Kurze Aufgabe A:
Wie lautet der Satz „Wie zu erwarten, kam es trotz Kritik zum Eintrag ins Goldene Buch.“ aus dem Artikel über Klitschkos Besuch in Osnabrück auf Englisch?

Textauszug:
--
Klitschko: "Wir gehören zum Westen"
Bei den Osnabrücker Friedensgesprächen ging es am Donnerstagabend um die Ukraine. Zu Gast war mit dem Kiewer Bürgermeister Vitali Klitschko ein genauso prominenter wie umstrittener Akteur
Bereits im Vorfeld hatte es Streit in der "Friedensstadt" gegeben. Die örtliche SPD kritisierte, dass Klitschko sich in das Goldene Buch der Stadt eintragen dürfe, obwohl er mit ukrainischen Rechtsradikalen politisch zusammenarbeite. Die Bildzeitung ernannte den SPD-Fraktionsvorsitzenden im Rathaus, Frank Henning, zur Strafe für diese Kritik zum "Verlierer des Tages".
Wie zu erwarten, kam es trotz Kritik zum Eintrag ins Goldene Buch. Klitschko bezeichnete bei dieser Gelegenheit Osnabrück als historisches Vorbild. Denn hier wurde eine diplomatische Lösung für den 30-jährigen Krieg ausgehandelt. Dies müsse auch das Ziel für den Ukraine-Konflikt sein.
Vor dem Rathaus und vor der Osnabrück-Halle gab es derweil Proteste gegen Klitschko u.a. von örtlichen Friedensinitiativen. Sie erinnerten an die ermordeten Maidangegner von Odessa. Andrej Jusow, ein Politiker aus Klitschkos UDAR, habe am 2. Mai zu Gewalt gegen den örtlichen Anti-Maidan aufgerufen, kritisierten sie. Ein Video-Beweis dafür sei etwa in dem Dokumentarfilm "Lauffeuer" zu sehen.
--
Kurze Aufgabe B:
Gib die folgende Auflistung mit den SVG-Umrissen vollständig und Zeile für Zeile unverändert wieder, lass dabei aber die Bilder weg.

Bereitgestellte Angaben:
--
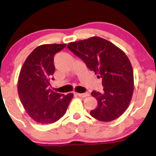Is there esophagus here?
I'll use <instances>...</instances> for the list:
<instances>
[{
  "label": "esophagus",
  "instance_id": "34e87169",
  "mask_svg": "<svg viewBox=\"0 0 156 156\" xmlns=\"http://www.w3.org/2000/svg\"><path fill=\"white\" fill-rule=\"evenodd\" d=\"M77 95H78V96L80 97V98H85L86 96H88V95H90V93L86 92V93H77Z\"/></svg>",
  "mask_w": 156,
  "mask_h": 156
}]
</instances>
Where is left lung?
<instances>
[{
    "label": "left lung",
    "mask_w": 156,
    "mask_h": 156,
    "mask_svg": "<svg viewBox=\"0 0 156 156\" xmlns=\"http://www.w3.org/2000/svg\"><path fill=\"white\" fill-rule=\"evenodd\" d=\"M67 47L102 78L103 92L91 93L98 106L90 115L104 122L117 119L128 108L133 93V70L127 55L100 37L70 43Z\"/></svg>",
    "instance_id": "left-lung-1"
}]
</instances>
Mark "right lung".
<instances>
[{"instance_id": "1", "label": "right lung", "mask_w": 156, "mask_h": 156, "mask_svg": "<svg viewBox=\"0 0 156 156\" xmlns=\"http://www.w3.org/2000/svg\"><path fill=\"white\" fill-rule=\"evenodd\" d=\"M66 44L42 45L33 50L20 70L18 92L21 103L37 123H53L63 117L73 97L48 88L55 72L54 55Z\"/></svg>"}]
</instances>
--
Vollständige Antwort A:
As expected, the entry in the Golden Book went ahead despite the criticism.

Vollständige Antwort B:
Is there esophagus here?
I'll use <instances>...</instances> for the list:
<instances>
[{
  "label": "esophagus",
  "instance_id": "34e87169",
  "mask_svg": "<svg viewBox=\"0 0 156 156\" xmlns=\"http://www.w3.org/2000/svg\"><path fill=\"white\" fill-rule=\"evenodd\" d=\"M77 95H78V96L80 97V98H85L86 96H88V95H90V93L86 92V93H77Z\"/></svg>",
  "mask_w": 156,
  "mask_h": 156
}]
</instances>
Where is left lung?
<instances>
[{
    "label": "left lung",
    "mask_w": 156,
    "mask_h": 156,
    "mask_svg": "<svg viewBox=\"0 0 156 156\" xmlns=\"http://www.w3.org/2000/svg\"><path fill=\"white\" fill-rule=\"evenodd\" d=\"M67 47L102 78L103 92L91 93L98 106L90 115L104 122L117 119L128 108L133 93V70L127 55L100 37L70 43Z\"/></svg>",
    "instance_id": "left-lung-1"
}]
</instances>
Mark "right lung".
<instances>
[{"instance_id": "1", "label": "right lung", "mask_w": 156, "mask_h": 156, "mask_svg": "<svg viewBox=\"0 0 156 156\" xmlns=\"http://www.w3.org/2000/svg\"><path fill=\"white\" fill-rule=\"evenodd\" d=\"M66 44L42 45L33 50L20 70L18 92L21 103L37 123H53L63 117L73 97L48 88L55 72L54 55Z\"/></svg>"}]
</instances>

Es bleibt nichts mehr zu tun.